Signée le 15 juin 1972 à Rabat, cette convention qui est annexée à l’accord relatif au tracé de la frontière entre l’Algérie et le Maroc, a été ratifiée le 17 mai 1973 par l’Algérie. En revanche, le royaume ne s’est pas précipité pour la ratifier. Il a pris tout son temps.
Le Maroc a attendu 20 ans pour apposer sa signature sur le document. C’était le 22 juin 1992. Plus grave, et contrairement à l’Algérie, le Maroc n’a toujours pas déposé les instruments de ratification de l’accord sur la délimitation de la frontière terrestre auprès du secrétariat général des Nations Unies.
« Une attitude qui interroge sur la sincérité et la crédibilité des engagements souscrits par le royaume », remarque un ancien haut responsable algérien.
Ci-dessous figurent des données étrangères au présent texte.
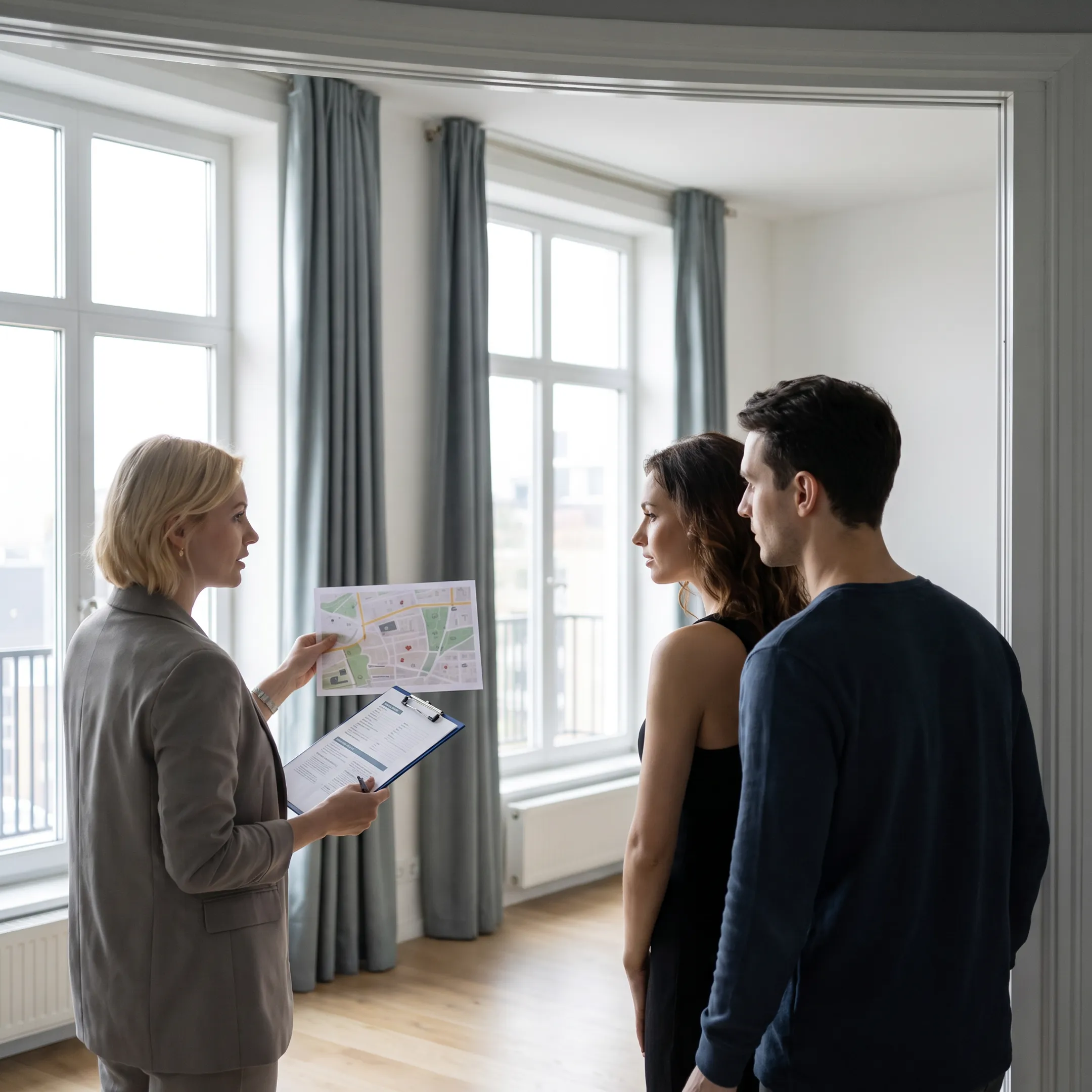 Relocation consultant showing an expat family a rental home and neighborhood information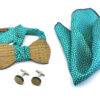 papillon legno gemelli fazzoletto taschino verde gigetto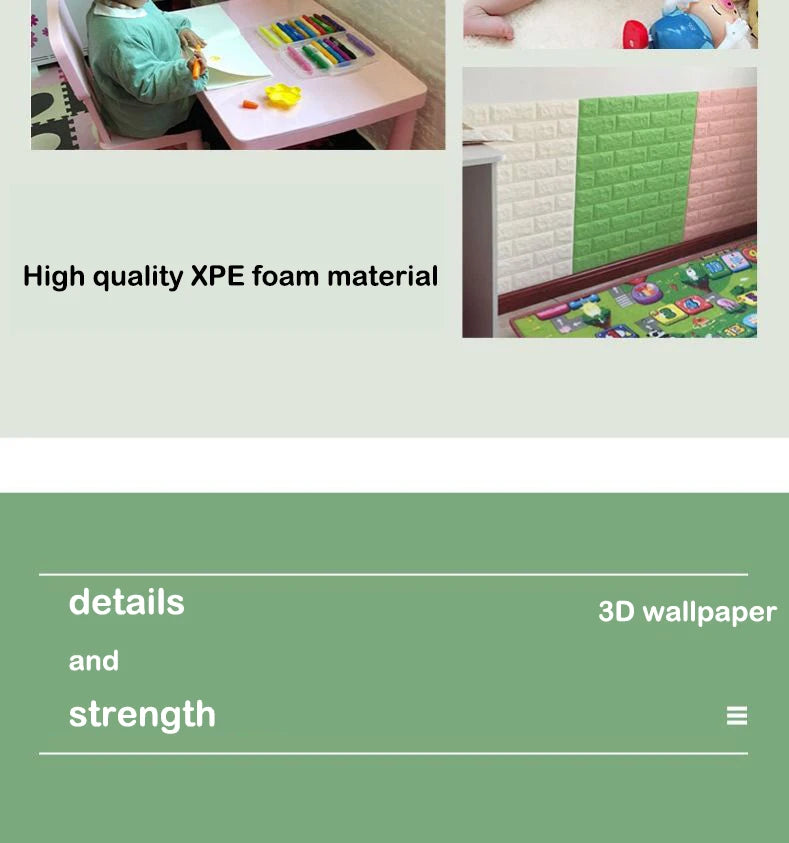 40 pieces of 38.5X35cm decorative self-adhesive waterproof and moisture-proof imitation brick wallpaper for bedroom walls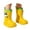 N97 Yellow, variant on Kids Rain Boots Mid Calf Panda Appliques Waterproof Kawaii Comfortable Dailywear Kids Rain Boots Size 2-2.5 Years Brown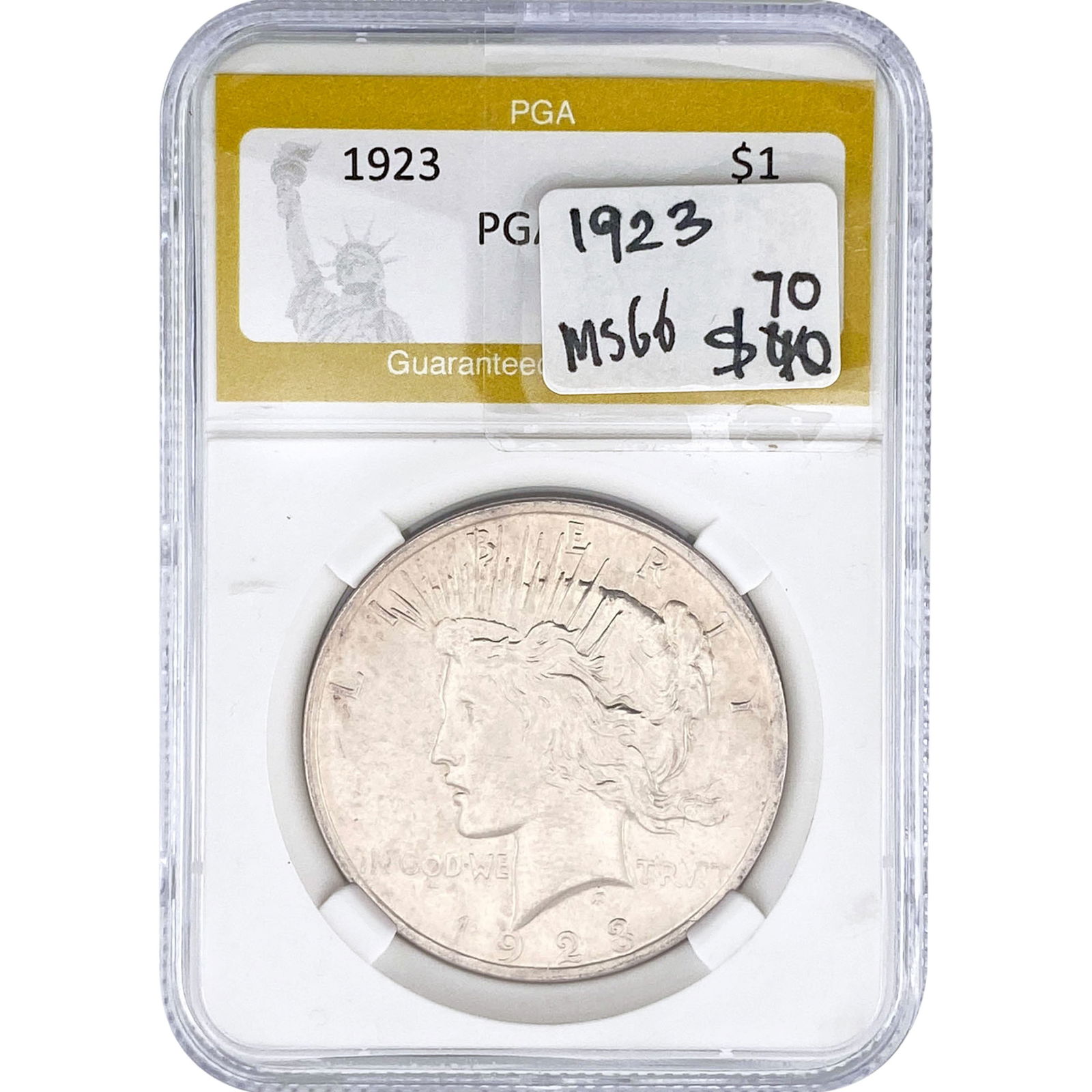 1923 Silver Peace Dollar PGA MS66: 1923 Silver Peace Dollar PGA MS66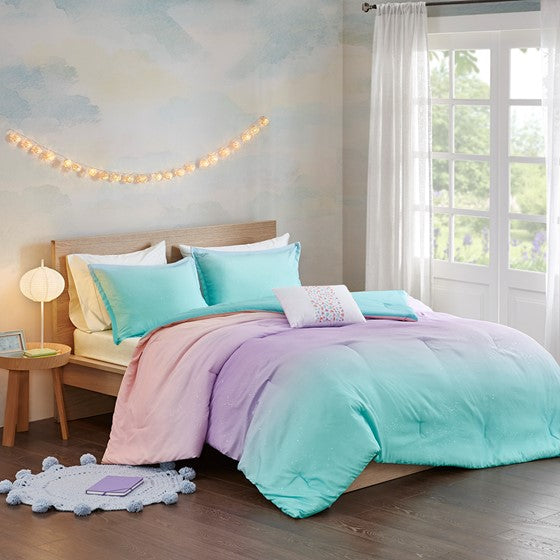 Glimmer Metallic Glitter Printed Reversible Comforter Set
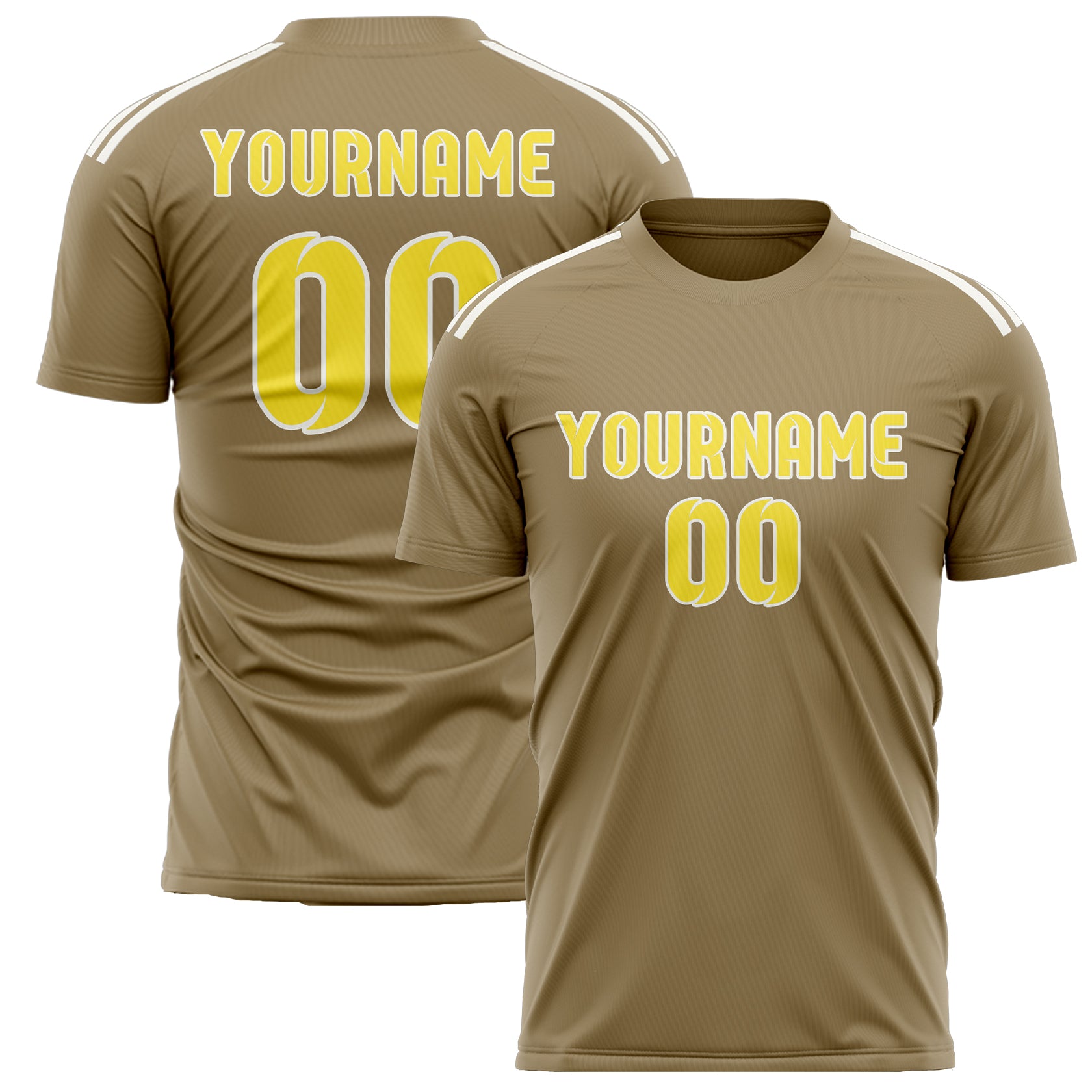 Custom Light Khaki Light Yellow Soccer Jersey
Bien avant la ratification de la convention par le Maroc, le projet qui devait être le premier pilier de l’intégration économique maghrébine, n’a pas fait long feu.
« Le projet d’exploiter en commun la mine de Gara Djebilet est mort en 1975, après l’invasion du Sahara occidental par le Maroc », remarque le même ancien haut responsable.
Cet acte colonial a plongé les relations algéro-marocaines dans une crise sans fin. La déclaration politique algéro-marocaine signée le 15 juin 1972, visait essentiellement, au même titre que l’accord sur les frontières, à établir la base d’une « paix permanente et d’une ère de concorde » entre les deux pays, rappelle encore notre interlocuteur.
Puis, le royaume a donné le coup de grâce au projet de Gara Djebilet, en décidant de rompre ses relations avec l’Algérie en 1976. « Or en 1976, le Maroc avait décidé unilatéralement de rompre ses relations diplomatiques avec l’Algérie. La suite est un long parcours fait de reniements, de provocations et d’actions hostiles à l’égard de notre pays », ajoute-t-il.
Agitation incompréhensible
Enfin, il n’est pas inutile de souligner que l’alinéa 4 du préambule de la convention de coopération pour la mise en œuvre de la mine de Gara-Djebilet énonce clairement que l’Algérie est « propriétaire de ce gisement minier, situé sur son territoire et relevant de sa pleine et entière souveraineté. »
Au lendemain du lancement des travaux d’exploitation de la gigantesque mine de Gara Djebilet, une agitation soudaine s’est emparée du Maroc, alors que le projet d’exploiter en commun ce gisement géant était déjà enterré depuis des années.
Cette agitation marocaine s’explique par les difficultés économiques et sociales du royaume, dont le roi est malade. Le régime marocain investit dans la stratégie de la tension permanente avec l’Algérie et le projet de Gara Djebilet est un prétexte pour tenter d’assombrir l’image de l’Algérie auprès de la population marocaine.
Au-delà de cette agitation sans intérêt, Gara Djebilet et plus tard le gazoduc GME symbolisent la volonté de l’Algérie de construire une relation économique et politique durable avec le Maroc, mais ces projets ont été anéantis par les agissements du royaume.